** Texto proporcionado **

El convulso periodo entre el Tardofranquismo y la Transición fue escenario de un campo de lucha que no contaba con grandes precedentes en España: el de los presos comunes en denuncia de la situación estructural que les había empujado a la prisión y para mejora de sus condiciones dentro de ella. En torno a esta lucha se destaca la efímera existencia de la Coordinadora de Presos Españoles en Lucha (COPEL). La reflexión de Javier García busca hacer memoria de esta experiencia, en gran medida olvidada, predicar el ejemplo de todos aquellos luchadores y reconocer una vigencia estructural del problema que denunciaron entonces; llamando a la reflexión, en el seno de la izquierda revolucionaria, de su papel pasado y presente ante esta situación.
A finales de la década de 1960 y principios de la siguiente, en pleno desarrollo económico y social, en España había en torno a 15.000 presos sociales (6 veces más que los considerados políticos). Este elevado número de reclusos, juguete roto del «milagro económico», fueron aquellos desheredados que acabaron dando con sus huesos entre rejas por un patrón común: carecían de cualificación y de recursos. Más del 80% de los presos sociales tenían penas relacionadas con delitos contra la propiedad privada. Es decir, todos aquellos «robagallinas», hijos de los emigrantes que se habían asentado en infraviviendas en barriadas del extrarradio de las ciudades, cuya principal salida fue delinquir para sobrevivir.

** Instrucción dada 1 **
Indica si cada afirmación concuerda con el texto sobre los presos comunes y justifica la respuesta citando literalmente las palabras decisivas: (a) A finales de los años sesenta y principios de los setenta había en España alrededor de 15.000 presos sociales. (b) Los presos considerados políticos eran más numerosos que los presos sociales. (c) Más del 80% de los presos sociales cumplían penas relacionadas con delitos contra la propiedad privada.
** Instrucción dada 2 **
Copia literalmente el fragmento del texto sobre los presos comunes que va desde "A finales de" hasta "delinquir para sobrevivir.", ambos incluidos.
** Instrucción dada 3 **
Prosigue el texto sobre los presos comunes a partir de su última frase.
Los registros constituyen material aparte, independiente del texto sobre los presos comunes.

** Registros de datos **
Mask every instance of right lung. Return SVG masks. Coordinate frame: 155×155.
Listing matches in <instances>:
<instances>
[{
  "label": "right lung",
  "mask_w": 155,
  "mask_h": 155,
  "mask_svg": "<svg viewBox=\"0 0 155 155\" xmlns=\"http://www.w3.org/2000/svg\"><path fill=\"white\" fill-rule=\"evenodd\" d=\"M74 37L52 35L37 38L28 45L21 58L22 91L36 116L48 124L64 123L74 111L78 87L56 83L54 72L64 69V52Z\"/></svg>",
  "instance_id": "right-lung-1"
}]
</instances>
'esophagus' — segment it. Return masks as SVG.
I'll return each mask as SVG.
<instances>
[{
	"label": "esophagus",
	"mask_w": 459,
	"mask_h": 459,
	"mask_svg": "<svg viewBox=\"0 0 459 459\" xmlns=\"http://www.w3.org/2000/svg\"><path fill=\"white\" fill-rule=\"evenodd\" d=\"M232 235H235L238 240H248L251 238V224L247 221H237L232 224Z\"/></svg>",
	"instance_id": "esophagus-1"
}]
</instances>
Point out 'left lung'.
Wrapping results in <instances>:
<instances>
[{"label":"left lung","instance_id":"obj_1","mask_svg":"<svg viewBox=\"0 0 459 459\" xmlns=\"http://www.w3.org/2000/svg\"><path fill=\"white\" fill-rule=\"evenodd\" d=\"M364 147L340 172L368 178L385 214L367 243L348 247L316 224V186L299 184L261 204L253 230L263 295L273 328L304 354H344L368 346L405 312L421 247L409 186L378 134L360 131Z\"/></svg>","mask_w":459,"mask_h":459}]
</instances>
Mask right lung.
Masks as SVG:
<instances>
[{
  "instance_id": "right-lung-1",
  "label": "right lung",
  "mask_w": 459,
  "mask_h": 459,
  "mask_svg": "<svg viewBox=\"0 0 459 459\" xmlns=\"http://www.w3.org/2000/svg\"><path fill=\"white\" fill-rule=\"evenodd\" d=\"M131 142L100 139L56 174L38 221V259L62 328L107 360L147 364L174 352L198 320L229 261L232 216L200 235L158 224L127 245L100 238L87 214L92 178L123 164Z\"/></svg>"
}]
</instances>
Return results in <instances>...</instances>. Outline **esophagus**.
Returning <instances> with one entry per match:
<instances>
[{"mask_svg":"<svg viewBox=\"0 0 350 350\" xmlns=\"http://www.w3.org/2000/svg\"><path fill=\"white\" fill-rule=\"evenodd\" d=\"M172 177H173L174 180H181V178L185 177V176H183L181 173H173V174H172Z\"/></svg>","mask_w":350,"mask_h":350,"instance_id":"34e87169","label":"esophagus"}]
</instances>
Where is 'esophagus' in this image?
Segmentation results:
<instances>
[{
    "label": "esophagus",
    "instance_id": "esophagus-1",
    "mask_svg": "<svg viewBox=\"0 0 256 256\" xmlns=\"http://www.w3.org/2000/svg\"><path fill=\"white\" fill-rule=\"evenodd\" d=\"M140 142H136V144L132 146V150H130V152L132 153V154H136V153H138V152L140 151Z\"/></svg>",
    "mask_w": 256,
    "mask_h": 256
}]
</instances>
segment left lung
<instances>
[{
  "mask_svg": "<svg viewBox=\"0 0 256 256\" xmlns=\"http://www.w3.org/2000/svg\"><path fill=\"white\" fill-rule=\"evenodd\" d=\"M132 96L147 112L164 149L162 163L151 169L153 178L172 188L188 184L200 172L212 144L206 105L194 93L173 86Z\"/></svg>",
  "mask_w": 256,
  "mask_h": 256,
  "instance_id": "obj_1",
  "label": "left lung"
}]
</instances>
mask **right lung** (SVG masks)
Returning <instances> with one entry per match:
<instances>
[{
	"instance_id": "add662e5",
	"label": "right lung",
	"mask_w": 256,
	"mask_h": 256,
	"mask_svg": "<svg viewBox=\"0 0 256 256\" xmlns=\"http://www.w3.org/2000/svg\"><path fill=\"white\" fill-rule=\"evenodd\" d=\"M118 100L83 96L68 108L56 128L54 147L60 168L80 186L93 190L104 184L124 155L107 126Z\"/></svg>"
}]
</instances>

** Respuesta redactada 1 **
(a) Sí: «en España había en torno a 15.000 presos sociales».
(b) No: «6 veces más que los considerados políticos».
(c) Sí: «Más del 80% de los presos sociales tenían penas relacionadas con delitos contra la propiedad privada».

** Respuesta redactada 2 **
A finales de la década de 1960 y principios de la siguiente, en pleno desarrollo económico y social, en España había en torno a 15.000 presos sociales (6 veces más que los considerados políticos). Este elevado número de reclusos, juguete roto del «milagro económico», fueron aquellos desheredados que acabaron dando con sus huesos entre rejas por un patrón común: carecían de cualificación y de recursos. Más del 80% de los presos sociales tenían penas relacionadas con delitos contra la propiedad privada. Es decir, todos aquellos «robagallinas», hijos de los emigrantes que se habían asentado en infraviviendas en barriadas del extrarradio de las ciudades, cuya principal salida fue delinquir para sobrevivir.

** Respuesta redactada 3 **
En esta época se desarrollaron y cobraron fuerza los movimientos por la amnistía política, que han tenido más trascendencia en el relato posterior, al calor del auge de la oposición política que se estaba formando en España. Estos movimientos contaron con el apoyo de amplios sectores sociales, desde parte de la burguesía liberal hasta sectores del clero opuestos al régimen franquista.
Esta legítima y admirable lucha tenía lugar, también, en las propias prisiones. Detrás de los barrotes presos políticos compartían sino con otros sociales, los cuales en ocasiones fueron partícipes del movimiento de presos por la amnistía y tomaron consciencia de su situación en la cárcel: tanto por las condiciones en las que vivían, como por el patrón común que los había llevado allí. Exigían principalmente, el fin de los malos tratos y ser incluidos en las posibles amnistías, pues consideraban que habían sido condenados bajo el código penal de la dictadura (con un claro matiz de clase) y en juicios sin garantías.
En este contexto, llegó la primera amnistía de 1976 que dejó fuera, junto con otros tantos, a los presos sociales. Como respuesta, parte de los presos de la cárcel de Carabanchel se amotinaron, siendo fuertemente reprimidos. Fue a raíz de la sangre de esta represión que surgiría la Coordinadora de Presos Españoles en Lucha (COPEL).
La Coordinadora funcionó de forma asamblearia y contó con un amplio programa reivindicativo que iba desde la reforma penitenciaria hasta la depuración de jueces y carceleros, siendo conscientes del papel del sistema capitalista como causante de su situación. La reacción de los carceleros no se hizo esperar, a través de agresiones a sus presos, o a través de otros reclusos a sueldo, al más puro estilo de los sindicatos libres de medio siglo atrás. Su actividad consistió en asambleas, huelgas en los talleres de la prisión, huelgas de hambre y nuevos conatos de motín, consiguiendo de forma paulatina un mayor número de apoyos dentro y fuera de los muros de la cárcel.
Además, trabajaron por impulsar una mejor convivencia entre rejas, frente al sistema carcelario franquista que alentaba los chivatazos y la violencia entre presos, apostando por la ayuda mutua en pro de la convivencia, a través de un funcionamiento asambleario, llegando a aprobar normas de convivencia de mutuo acuerdo.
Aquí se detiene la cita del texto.